> _Explore the material_
• A. Print the stretch of the book review below from "It would appear" through "spoilers ahead)", word for word.
• B. In the book review, what is Ronan Lynch's big secret?

> _Excerpt_
It would appear
that multiple books I wanted to review based on my “Unofficial Criteria” came
out this fall. Good thing I mentioned my Unofficial Criteria list, as last
month contained one-book-only reviews!
Here is another … (with possible
spoilers ahead)
In dreams, there
be monsters. Just ask Ronan Lynch. As vexing as usual, Ronan has a very big
secret. He can take things out of his dreams. Car keys. A wooden box. A Night
Terror. The discovery of Cabeswater in the first book affects the storyline of
this one. Ronan is tied to Cabeswater, but how? Why? Could the answer be at The
Barns, the childhood home he’s been banned from since his father’s death? Ronan
has a lot to come to terms with. Unhappy, handsome, vicious Ronan is more
complex than he appears. He isn’t always a sarcastic, toxic drunkard. On rare
occasion, he’s even kind … but don’t get used to it.
Richard Campbell Gansey the III is a
desperate man. Er, teenager. He is elite-of-the-elite at Aglionby Academy, like
the picture-perfect poster-child of the school and even has a name practically
reeking of importance. Surely he uses his suave side most of the time. But
right now he’s desperately searching for the long-lost, practically
mythological, Welsh king Glendower. He feels Glendower’s revival must be close
since the awakening of the ley line, but he’s not finding him. Nor are his
friends. Something is off about the line. Sometimes there are surges to suggest
the ley line is overfed, but there are also outages to suggest that the line is
starved.
Seeing apparitions is not normal,
yet Adam Parrish is seeing them. He has connected himself to Cabeswater, but he
doesn’t know what the forest wants from him. What does he want for himself?
Does he even know anymore?

> _Record excerpts_

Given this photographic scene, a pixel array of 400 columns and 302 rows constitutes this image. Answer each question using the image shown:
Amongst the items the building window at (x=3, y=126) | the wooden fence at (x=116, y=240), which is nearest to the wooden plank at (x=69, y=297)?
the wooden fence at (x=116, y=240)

---

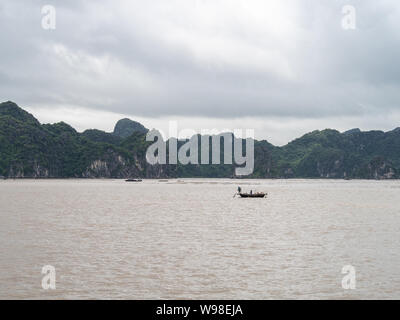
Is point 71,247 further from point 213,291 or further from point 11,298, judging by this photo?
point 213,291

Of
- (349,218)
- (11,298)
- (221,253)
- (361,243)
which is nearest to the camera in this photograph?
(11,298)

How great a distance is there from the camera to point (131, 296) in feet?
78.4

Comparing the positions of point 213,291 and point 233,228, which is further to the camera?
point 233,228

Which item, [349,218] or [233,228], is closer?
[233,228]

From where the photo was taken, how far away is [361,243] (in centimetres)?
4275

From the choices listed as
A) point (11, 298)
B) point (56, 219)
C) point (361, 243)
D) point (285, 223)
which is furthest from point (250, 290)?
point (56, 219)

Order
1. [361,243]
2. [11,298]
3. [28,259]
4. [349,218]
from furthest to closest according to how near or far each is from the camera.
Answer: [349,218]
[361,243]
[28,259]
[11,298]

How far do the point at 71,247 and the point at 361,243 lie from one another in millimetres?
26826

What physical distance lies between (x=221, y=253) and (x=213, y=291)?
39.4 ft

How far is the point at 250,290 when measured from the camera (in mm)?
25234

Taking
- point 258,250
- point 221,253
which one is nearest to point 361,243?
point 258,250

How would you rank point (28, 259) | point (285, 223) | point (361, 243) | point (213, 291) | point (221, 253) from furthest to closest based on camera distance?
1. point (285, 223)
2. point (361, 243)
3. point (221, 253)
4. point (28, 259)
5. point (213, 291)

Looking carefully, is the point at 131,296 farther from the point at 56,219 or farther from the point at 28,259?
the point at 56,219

> _Solutions_
• A.
It would appear
that multiple books I wanted to review based on my “Unofficial Criteria” came
out this fall. Good thing I mentioned my Unofficial Criteria list, as last
month contained one-book-only reviews!
Here is another … (with possible
spoilers ahead)

• B. He can take things out of his dreams.